Shell script for ADF scanner Fujitsu SP-1120

Posted by Eric Scheibler at July 3, 2021

Recently I bought a Fujitsu SP-1120 to replace my rather slow and old flatbed scanner. The Fujitsu is an an automatic document feeder (ADF) with duplex support. It’s faster, scans front and back pages in one go and produces a much better image quality for ocr.

This article describes the installation under Debian Linux and provides a simple scan-to-pdf shell script.

Install the scanner

First download the Linux driver package - at least it works under Ubuntu and Debian.

Then install:

# dpkg -i pfusp-ubuntu18.04_2.1.1_amd64.deb

And create the udev rule 99-fujitsu-sp-1120.rules under /etc/udev/rules.d with the following content:

# Fujitsu ScanSnap SP-1120
ATTRS{idVendor}=="04c5", ATTRS{idProduct}=="1473", MODE="0664", GROUP="scanner", ENV{libsane_matched}="yes"

Adapt the product id, if you bought a SP-1125 or SP-1130. Afterwards reload the udev rules:

# udevadm control --reload
# udevadm trigger

Lastly install the sane package (Scanner Access Now Easy) and turn on the scanner and check, if the scanner was installed correctly:

# apt install sane
# scanadf --list-devices

Expected output:

device `pfusp:SP1120:001:093' is a FUJITSU SP1120 scanner

Scan script

Download the shell script below, make it executable and adjust some defaults to your liking. For example you may change the pdf viewer variable. I use another shell script for that, which you can finde here.

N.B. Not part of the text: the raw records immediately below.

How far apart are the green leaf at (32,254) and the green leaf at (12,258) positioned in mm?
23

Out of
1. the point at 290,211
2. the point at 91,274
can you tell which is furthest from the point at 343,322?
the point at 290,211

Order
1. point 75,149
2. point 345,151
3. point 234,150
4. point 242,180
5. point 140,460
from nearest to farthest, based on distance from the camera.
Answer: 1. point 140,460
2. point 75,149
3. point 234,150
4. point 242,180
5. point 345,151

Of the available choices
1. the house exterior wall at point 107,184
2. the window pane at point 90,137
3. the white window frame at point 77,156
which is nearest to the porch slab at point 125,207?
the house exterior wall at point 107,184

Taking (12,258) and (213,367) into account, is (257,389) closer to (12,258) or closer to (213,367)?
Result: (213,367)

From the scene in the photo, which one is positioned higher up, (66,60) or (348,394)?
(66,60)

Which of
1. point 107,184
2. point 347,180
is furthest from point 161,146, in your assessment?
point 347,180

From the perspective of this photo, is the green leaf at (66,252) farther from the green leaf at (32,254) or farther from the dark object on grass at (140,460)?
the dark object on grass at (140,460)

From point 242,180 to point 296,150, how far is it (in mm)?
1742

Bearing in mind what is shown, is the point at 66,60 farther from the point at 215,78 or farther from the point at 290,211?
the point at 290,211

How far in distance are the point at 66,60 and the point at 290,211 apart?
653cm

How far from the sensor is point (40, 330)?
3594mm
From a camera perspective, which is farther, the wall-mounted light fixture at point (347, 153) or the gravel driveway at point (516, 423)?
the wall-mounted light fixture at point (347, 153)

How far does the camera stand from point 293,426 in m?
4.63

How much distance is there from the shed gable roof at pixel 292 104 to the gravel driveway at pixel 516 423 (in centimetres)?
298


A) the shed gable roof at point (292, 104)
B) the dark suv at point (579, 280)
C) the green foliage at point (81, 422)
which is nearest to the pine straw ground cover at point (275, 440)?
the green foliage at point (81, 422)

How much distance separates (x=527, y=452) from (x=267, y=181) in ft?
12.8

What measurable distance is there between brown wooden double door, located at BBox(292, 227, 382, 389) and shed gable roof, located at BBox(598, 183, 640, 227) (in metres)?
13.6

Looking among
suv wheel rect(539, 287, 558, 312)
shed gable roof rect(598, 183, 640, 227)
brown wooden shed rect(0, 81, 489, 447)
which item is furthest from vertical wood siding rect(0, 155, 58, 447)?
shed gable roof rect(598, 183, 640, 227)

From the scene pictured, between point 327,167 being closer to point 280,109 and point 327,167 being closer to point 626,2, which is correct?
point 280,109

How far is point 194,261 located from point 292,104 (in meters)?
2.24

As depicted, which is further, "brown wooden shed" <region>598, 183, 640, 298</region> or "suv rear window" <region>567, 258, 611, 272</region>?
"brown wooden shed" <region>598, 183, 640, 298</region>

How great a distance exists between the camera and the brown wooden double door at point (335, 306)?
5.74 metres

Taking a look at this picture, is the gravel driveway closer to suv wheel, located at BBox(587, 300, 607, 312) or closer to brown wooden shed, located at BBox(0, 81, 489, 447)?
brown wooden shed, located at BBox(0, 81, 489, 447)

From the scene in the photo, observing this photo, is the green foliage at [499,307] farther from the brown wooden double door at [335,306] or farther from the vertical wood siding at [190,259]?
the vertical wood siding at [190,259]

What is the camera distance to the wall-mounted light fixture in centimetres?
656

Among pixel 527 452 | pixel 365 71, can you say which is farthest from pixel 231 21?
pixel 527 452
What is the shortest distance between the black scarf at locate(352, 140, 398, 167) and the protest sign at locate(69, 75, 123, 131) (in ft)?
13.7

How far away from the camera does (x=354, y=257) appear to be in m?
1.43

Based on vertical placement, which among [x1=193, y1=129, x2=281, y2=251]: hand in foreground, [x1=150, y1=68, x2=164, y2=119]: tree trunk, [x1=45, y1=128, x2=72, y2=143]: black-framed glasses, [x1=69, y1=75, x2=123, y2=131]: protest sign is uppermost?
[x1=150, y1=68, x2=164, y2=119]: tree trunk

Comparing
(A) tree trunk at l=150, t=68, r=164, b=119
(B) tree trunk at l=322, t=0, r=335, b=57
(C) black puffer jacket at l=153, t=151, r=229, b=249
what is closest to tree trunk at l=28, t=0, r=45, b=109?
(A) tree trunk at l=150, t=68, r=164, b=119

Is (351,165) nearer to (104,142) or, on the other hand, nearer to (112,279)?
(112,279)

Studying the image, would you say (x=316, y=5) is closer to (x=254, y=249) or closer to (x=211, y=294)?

To start scanning, put some document into your scanner and type:

adf

Use the -p parameter, to preview the ocr result of the first page and -h for help.

Download: adf

#!/bin/bash

# Script to control an ADF scanner
# - start scanning and create a single pdf file
# - with empty page and orientation detection
# - tested with Fujitsu SP-1120
#
# ... excessively borrowed from https://github.com/rocketraman/sane-scan-pdf
#
# Version: 0.1
# Date:    2021-06-16
# License: GNU General Public License
# Author:  Eric Scheibler
# E-Mail:  email [at] eric-scheibler [dot] de
# URL:     http://eric-scheibler.de/en/blog/2015/04/script-to-extract-text-from-images-and-scanned-pdf-files/
#
# Install:
#   sudo apt install imagemagick poppler-utils sane tesseract-ocr tesseract-ocr-deu tesseract-ocr-eng unpaper

OUTPUT="scan.pdf"
TEXT_EDITOR="/usr/bin/vim"
PDF_VIEWER="$HOME/bin/ocr"
HELP=0
VERBOSE=0

# scanner params
DEVICE=pfusp
RESOLUTION=400
MODE=Lineart

# ocr params
OCR_LANGUAGE=deu
OCR_PREVIEW_FIRST_PAGE=0
OVERWRITE_OUTPUT_FILE=0


#####

TMP_DIR=$(mktemp -d -p "" scan.XXXXXXXXXX)
cleanup() {
    rm -rf "$TMP_DIR"
}
trap cleanup EXIT

function yes_or_no {
    while true; do
        read -p "$* [y/n]: " yn
        case $yn in
            [Yy]*) return 0  ;;
            [Nn]*) echo "Aborted" ; return  1 ;;
        esac
    done
}


# Parse command-line options
while [[ $# > 0 ]]; do
    case "$1" in
    -h|--help) HELP=1 ;;
    -v|--verbose) VERBOSE=1 ;;
    -o|--output) shift; OUTPUT="$1" ;;
    -x|--device) shift; DEVICE=$1;;
    -m|--mode) shift; MODE=$1 ;;
    -r|--resolution) shift; RESOLUTION=$1 ;;
    -l|--language) shift; OCR_LANGUAGE=$1 ;;
    -p|--preview-first-page) OCR_PREVIEW_FIRST_PAGE=1 ;;
    -w|--overwrite-output-file) OVERWRITE_OUTPUT_FILE=1 ;;
    esac
    shift     # next option
done

if [[ $HELP == 1 ]]; then
    echo "$(basename $0) [OPTIONS]... [OUTPUT]"
    echo ""
    echo "OPTIONS"
    echo " -x, --device"
    echo "    Override scanner device name, defaulting to \"pfusp\""
    echo " -m, --mode"
    echo "     Mode e.g. Lineart (default), Halftone, Gray, Color, etc."
    echo " -r, --resolution"
    echo "     Resolution e.g 300 (default)"
    echo " -l, --language <lang>"
    echo "     which language to use for OCR"
    echo " -p, --preview-first-page"
    echo "     OCR first page and preview in $TEXT_EDITOR"
    echo ""
    echo "OUTPUT"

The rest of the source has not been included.